Experimental Investigation on Flow Past an Isolated Micro Pin Fin Embedded in a Microchannel

ABSTRACT Micro pin fin heat sink is a very attractive cooling technique for high power density microelectronics. Optimization of its cooling performance requires insightful understanding on fundamental physics of flow inside it, especially around a single pin fin. In the present study, an experimental investigation on flow past an isolated low aspect ratio (height-to-diameter ratio) pin fin embedded in a microchannel is conducted using Micro-PIV. The flow field and vorticity distribution at different channel heights under various Reynolds numbers are obtained. Endwall effect is found to play an important role in flow past the pin fin in the microchannel, and the critical Reynolds numbers are larger than that at the conventional scale. Vorticity concentrations are formed on both sides of the pin fin along the shear layer and intensify with the increase in Reynolds number. Flow fields and vorticity distributions at different heights exhibit different characteristics, especially at higher Reynolds numbers, indicating three-dimensionalities of the flow.

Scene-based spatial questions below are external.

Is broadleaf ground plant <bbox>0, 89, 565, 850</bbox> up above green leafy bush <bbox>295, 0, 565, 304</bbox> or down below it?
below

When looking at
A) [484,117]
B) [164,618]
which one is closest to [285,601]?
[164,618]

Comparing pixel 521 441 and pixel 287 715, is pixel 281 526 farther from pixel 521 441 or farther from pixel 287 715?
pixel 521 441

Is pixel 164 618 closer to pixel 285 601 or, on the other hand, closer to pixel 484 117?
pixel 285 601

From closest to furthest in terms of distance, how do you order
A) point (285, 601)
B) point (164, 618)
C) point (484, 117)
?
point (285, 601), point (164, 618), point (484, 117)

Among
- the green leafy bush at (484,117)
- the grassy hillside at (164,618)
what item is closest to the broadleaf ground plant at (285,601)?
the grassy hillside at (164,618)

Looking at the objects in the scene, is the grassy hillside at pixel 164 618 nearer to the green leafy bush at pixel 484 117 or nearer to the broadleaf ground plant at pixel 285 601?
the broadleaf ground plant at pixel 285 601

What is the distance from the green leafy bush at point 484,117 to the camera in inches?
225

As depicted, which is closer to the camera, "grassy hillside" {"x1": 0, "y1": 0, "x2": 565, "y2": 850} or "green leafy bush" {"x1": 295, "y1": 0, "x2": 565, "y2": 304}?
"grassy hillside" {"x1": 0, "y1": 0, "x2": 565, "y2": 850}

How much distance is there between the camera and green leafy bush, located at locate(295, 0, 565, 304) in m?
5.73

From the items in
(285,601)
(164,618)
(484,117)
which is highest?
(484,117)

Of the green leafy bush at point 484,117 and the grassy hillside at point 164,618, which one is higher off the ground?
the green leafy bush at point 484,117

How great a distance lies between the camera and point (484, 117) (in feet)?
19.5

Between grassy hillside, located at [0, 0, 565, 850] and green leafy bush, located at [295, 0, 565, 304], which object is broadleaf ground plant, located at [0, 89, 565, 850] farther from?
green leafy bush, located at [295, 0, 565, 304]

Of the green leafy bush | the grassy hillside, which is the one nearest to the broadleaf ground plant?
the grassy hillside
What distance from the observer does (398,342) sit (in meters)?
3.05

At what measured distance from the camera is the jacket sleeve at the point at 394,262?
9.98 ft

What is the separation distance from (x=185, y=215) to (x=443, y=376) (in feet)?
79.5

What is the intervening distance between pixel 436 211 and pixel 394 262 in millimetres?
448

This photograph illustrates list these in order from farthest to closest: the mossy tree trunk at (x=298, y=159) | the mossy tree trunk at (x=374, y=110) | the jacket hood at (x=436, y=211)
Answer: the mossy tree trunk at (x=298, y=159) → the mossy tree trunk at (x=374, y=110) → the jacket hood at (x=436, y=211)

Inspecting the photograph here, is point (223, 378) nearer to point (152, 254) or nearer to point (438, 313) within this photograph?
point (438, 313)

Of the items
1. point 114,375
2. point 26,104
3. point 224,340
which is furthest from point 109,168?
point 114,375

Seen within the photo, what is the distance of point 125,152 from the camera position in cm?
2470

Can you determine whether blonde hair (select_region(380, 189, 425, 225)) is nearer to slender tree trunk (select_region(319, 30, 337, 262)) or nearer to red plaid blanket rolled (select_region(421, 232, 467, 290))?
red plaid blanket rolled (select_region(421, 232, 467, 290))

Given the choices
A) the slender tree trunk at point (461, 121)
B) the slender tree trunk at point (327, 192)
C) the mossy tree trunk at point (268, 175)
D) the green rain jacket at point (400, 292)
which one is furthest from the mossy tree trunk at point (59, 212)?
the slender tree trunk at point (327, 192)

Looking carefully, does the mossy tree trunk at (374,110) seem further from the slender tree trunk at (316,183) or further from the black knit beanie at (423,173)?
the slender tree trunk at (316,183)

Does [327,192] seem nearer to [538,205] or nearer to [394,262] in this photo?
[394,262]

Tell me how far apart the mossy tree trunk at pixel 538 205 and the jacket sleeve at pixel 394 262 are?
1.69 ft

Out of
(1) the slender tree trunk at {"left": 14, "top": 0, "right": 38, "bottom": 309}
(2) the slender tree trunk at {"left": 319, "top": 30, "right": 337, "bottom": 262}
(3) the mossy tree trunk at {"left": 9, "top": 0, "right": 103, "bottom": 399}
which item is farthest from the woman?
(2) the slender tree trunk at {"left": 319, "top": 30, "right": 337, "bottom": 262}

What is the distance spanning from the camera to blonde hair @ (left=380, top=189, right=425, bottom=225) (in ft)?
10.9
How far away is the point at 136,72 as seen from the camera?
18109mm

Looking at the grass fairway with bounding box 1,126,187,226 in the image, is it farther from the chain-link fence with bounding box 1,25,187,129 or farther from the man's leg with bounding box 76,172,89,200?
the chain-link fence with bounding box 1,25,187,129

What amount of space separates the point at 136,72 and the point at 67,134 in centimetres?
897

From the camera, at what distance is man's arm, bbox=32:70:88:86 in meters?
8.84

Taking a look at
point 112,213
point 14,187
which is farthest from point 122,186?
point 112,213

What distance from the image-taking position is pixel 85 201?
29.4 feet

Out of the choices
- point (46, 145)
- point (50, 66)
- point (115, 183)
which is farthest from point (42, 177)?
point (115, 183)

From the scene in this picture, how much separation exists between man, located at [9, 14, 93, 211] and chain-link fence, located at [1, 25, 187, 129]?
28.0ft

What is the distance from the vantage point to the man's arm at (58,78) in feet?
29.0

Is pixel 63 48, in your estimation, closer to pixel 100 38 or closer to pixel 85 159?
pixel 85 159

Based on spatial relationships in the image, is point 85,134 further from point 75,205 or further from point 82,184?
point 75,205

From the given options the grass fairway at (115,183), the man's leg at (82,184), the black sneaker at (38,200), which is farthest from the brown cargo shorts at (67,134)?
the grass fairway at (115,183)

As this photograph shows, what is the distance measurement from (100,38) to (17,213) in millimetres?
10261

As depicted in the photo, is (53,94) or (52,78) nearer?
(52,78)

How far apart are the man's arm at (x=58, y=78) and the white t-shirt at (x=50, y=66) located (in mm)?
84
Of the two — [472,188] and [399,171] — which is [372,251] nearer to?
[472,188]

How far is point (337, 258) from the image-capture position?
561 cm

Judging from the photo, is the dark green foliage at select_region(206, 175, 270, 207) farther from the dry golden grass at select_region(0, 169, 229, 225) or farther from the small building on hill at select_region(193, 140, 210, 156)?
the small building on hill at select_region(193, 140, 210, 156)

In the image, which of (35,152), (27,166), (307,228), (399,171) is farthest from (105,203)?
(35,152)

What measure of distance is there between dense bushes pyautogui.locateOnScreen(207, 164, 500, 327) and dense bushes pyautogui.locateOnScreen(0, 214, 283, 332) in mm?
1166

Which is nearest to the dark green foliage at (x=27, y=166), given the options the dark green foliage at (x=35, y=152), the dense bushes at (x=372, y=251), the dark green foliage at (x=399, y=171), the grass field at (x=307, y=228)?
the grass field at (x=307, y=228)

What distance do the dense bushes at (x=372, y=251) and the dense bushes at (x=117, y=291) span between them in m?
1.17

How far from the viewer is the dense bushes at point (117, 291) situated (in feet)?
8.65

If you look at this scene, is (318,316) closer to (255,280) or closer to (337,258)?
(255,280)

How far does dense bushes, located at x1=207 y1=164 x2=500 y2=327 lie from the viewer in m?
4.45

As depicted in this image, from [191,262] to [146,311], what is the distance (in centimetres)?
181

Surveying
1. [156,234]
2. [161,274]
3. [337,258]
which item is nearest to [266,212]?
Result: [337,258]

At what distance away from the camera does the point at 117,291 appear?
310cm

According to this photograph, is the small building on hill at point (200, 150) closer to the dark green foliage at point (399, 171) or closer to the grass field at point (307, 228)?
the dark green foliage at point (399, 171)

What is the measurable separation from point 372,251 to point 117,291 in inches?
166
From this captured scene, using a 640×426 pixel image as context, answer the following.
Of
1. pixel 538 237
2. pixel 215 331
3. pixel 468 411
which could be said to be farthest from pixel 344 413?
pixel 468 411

Viscous resistance of the endwalls leads to lower overall velocity, smaller extent of the recirculation zone and weaker vorticity in flow layer closer to the top and bottom channel walls. Pressure drop and flow resistance characteristics in the microdevice is analyzed. The effect of aspect ratio of the pin fin on the wake flow is also studied, and the results show that three-dimensionalities increase but critical Reynolds numbers decrease with larger aspect ratios. A comparison with flow across micro pin fin arrays is conducted and differences are observed in velocity field and wake flow features.